La puissance symbolique de Diana se maintient, et c’est là sans doute la plus grande réussite du volume. On craignait que la disparition de son rôle d’ambassadrice ne vide son personnage de ce qui faisait sa singularité, à savoir une incarnation spécifique de la justice : non pas seulement une super-héroïne qui rend justice, mais une figure institutionnelle, presque diplomatique, de la justice elle-même. Or, ce rôle reste perceptible par d’autres voies. Diana ne devient pas une figure subversive ou une justicière parmi d’autres : elle incarne toujours une justice distincte, centrée sur la médiation, sur la reconnaissance mutuelle. Elle ne réclame pas une place : elle la crée par sa seule présence, et oblige le monde à s’y adapter, sans violence ni arrogance. Cette posture d’autorité naturelle, presque archaïque, la distingue profondément de ses homologues.
La structure narrative, sans être d’une grande originalité, soutient bien ces enjeux. On retrouve trois mouvements principaux, qui se chevauchent quelque peu : l’enfance de Diana en enfer, sa rencontre avec Steve Trevor, et son intervention dans une ville menacée par des monstres. La dernière partie adopte les codes d’un récit de siège, très classique dans sa forme : ville encerclée, population terrorisée, armée déée. Ce n’est pas le cadre narratif qui impressionne, mais l’usage qu’il permet. Il offre un décor fonctionnel pour faire briller les véritables forces de l’œuvre : la caractérisation de l’héroïne, ses principes, sa relation avec le monde et avec autrui. Loin de ralentir le récit, cette structure lui permet d’atteindre une cohérence dramatique et émotionnelle convaincante.
Graphiquement, l’œuvre propose un style singulier. Les couleurs sont peu saturées, et les figures de Wonder Woman évoquent souvent, par leurs contours et postures, le style pictural antique grec des céramiques à figures rouges, surtout en ce qui concerne Diana. L’ensemble donne un aspect intemporel, presque mythologique, à la mise en scène, au prix d’un certain manque de dynamisme et d'intensité. Le bestiaire, lui, tranche davantage.
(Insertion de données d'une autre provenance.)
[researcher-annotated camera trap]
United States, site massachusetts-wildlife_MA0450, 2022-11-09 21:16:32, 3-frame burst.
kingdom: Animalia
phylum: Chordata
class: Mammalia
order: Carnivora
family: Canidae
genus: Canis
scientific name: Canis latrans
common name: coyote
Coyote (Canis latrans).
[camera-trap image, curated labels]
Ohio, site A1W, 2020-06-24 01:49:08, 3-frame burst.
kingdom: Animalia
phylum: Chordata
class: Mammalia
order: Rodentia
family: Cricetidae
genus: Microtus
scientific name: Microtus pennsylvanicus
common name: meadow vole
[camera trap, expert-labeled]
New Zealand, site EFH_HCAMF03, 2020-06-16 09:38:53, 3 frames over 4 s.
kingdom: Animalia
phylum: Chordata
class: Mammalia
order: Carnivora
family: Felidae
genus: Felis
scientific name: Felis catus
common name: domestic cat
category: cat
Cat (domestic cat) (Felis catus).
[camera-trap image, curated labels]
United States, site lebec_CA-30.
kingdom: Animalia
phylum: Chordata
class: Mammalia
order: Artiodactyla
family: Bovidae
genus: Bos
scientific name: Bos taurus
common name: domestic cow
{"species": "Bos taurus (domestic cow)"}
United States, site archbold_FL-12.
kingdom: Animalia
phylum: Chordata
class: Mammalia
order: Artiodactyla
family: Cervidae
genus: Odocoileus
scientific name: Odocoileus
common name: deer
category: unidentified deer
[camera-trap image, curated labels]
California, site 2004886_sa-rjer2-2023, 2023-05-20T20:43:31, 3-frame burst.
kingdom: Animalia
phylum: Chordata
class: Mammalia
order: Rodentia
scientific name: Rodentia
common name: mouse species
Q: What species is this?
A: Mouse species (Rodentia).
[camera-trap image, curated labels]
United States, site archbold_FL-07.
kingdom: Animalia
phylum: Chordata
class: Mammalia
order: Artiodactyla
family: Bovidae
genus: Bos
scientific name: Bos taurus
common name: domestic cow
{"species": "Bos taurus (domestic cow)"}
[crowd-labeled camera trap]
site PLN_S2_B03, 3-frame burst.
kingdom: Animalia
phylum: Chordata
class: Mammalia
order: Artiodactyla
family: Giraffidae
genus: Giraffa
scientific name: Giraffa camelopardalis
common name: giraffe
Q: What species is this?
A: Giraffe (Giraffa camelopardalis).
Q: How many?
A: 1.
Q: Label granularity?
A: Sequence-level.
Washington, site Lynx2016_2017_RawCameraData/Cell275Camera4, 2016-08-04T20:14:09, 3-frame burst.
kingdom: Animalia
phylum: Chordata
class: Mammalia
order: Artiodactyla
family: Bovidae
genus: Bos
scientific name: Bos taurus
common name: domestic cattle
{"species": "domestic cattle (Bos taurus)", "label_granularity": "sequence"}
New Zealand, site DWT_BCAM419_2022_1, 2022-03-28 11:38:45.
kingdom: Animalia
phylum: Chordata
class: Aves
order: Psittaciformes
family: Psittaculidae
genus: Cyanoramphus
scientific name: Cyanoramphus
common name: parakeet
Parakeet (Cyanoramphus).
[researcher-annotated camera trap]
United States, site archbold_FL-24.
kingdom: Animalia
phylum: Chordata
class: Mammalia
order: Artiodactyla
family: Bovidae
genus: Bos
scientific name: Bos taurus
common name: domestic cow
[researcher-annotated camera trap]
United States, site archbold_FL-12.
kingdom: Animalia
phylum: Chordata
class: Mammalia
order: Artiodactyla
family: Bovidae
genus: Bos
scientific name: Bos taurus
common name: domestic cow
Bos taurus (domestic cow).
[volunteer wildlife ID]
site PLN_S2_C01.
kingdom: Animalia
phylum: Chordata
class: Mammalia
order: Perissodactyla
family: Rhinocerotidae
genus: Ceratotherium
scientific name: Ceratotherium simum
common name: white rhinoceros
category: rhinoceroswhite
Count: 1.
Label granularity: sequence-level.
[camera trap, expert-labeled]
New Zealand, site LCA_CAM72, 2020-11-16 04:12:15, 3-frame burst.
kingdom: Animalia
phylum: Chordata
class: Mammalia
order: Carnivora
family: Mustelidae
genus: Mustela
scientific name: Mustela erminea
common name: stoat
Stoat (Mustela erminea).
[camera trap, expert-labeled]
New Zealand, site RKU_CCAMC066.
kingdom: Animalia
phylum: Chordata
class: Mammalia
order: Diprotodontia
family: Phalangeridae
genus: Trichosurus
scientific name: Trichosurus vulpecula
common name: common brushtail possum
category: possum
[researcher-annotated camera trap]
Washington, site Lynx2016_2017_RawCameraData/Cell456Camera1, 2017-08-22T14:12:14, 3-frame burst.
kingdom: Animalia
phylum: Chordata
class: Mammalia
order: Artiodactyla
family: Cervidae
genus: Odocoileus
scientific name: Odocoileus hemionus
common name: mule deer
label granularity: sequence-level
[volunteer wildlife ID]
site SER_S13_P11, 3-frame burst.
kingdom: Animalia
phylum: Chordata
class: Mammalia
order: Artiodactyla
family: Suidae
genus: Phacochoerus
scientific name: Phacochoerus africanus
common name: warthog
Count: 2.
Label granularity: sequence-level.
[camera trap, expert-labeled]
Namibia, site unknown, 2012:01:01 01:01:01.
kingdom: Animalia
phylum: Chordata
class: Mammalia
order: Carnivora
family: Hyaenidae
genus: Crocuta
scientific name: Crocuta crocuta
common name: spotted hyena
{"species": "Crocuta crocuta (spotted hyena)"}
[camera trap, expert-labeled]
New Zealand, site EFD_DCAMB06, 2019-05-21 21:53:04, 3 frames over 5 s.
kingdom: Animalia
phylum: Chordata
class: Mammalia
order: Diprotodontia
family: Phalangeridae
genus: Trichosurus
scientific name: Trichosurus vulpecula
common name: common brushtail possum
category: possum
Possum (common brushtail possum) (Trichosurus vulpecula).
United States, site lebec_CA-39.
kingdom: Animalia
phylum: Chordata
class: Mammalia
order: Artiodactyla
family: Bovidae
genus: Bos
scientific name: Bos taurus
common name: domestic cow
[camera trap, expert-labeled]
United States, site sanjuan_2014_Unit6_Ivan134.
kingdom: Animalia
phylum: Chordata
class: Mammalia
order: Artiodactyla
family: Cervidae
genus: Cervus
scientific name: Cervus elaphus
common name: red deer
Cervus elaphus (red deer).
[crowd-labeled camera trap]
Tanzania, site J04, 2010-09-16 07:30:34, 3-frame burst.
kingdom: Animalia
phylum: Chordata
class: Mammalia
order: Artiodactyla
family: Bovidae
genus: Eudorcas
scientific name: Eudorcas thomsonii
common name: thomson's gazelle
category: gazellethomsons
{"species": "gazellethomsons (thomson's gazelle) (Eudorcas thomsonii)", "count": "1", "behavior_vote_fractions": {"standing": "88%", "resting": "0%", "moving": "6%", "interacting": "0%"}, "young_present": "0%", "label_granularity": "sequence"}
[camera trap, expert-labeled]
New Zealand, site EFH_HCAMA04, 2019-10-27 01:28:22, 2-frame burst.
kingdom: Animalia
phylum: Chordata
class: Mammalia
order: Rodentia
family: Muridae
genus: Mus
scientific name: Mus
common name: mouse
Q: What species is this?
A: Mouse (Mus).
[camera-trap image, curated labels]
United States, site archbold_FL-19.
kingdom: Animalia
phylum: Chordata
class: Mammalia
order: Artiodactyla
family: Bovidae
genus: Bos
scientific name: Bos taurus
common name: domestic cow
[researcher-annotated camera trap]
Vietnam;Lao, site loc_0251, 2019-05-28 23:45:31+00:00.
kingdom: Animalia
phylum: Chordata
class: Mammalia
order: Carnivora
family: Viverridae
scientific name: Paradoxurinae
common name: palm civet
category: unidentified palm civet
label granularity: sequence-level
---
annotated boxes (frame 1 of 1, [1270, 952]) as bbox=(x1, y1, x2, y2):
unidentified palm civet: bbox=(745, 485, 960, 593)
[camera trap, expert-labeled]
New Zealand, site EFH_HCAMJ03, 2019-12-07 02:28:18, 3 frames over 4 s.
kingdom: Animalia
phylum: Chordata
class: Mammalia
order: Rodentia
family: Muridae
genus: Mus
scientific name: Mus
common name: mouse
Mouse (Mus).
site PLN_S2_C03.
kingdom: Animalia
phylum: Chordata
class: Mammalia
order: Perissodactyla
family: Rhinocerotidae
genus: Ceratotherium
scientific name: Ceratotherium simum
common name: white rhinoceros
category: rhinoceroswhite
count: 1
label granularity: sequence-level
Le monstre final, Tétracide, gigantesque, tentaculaire, muet, évoque les figures lovecraftiennes. Il n’a ni langage, ni visage, ni but explicite. Ce type d’adversaire peut produire une terreur sourde, mais limite aussi la profondeur psychologique du conflit. Si l’œuvre devait multiplier ces figures abyssales, cela risquerait de l’enfermer dans un registre narratif moins riche que celui qu’elle semble ambitionner et pourtant certains éléments semblent malheureusement suggérer qu'on pourrait voir arriver une tripotée d'ennemis du genre.
Ce premier tome d’Absolute Wonder Woman n’est donc pas parfait, la crise narrative dans le présent n'est pas incroyable, mais ce tome touche juste et répond aux attentes d'un récit d'origine. Il parvient à préserver ce qui faisait la grandeur du mythe originel – la justice comme posture fondatrice, la comion comme force morale – tout en offrant un récit émouvant, incarné, et souvent surprenant dans sa retenue. On espère seulement que la suite ne cédera pas à la tentation du radicalisme sacrificiel ni à l’accumulation d’ennemis informes. Mais pour l’heure, cette Wonder Woman, à la fois nouvelle et familière, convainc, intrigue, et émeut.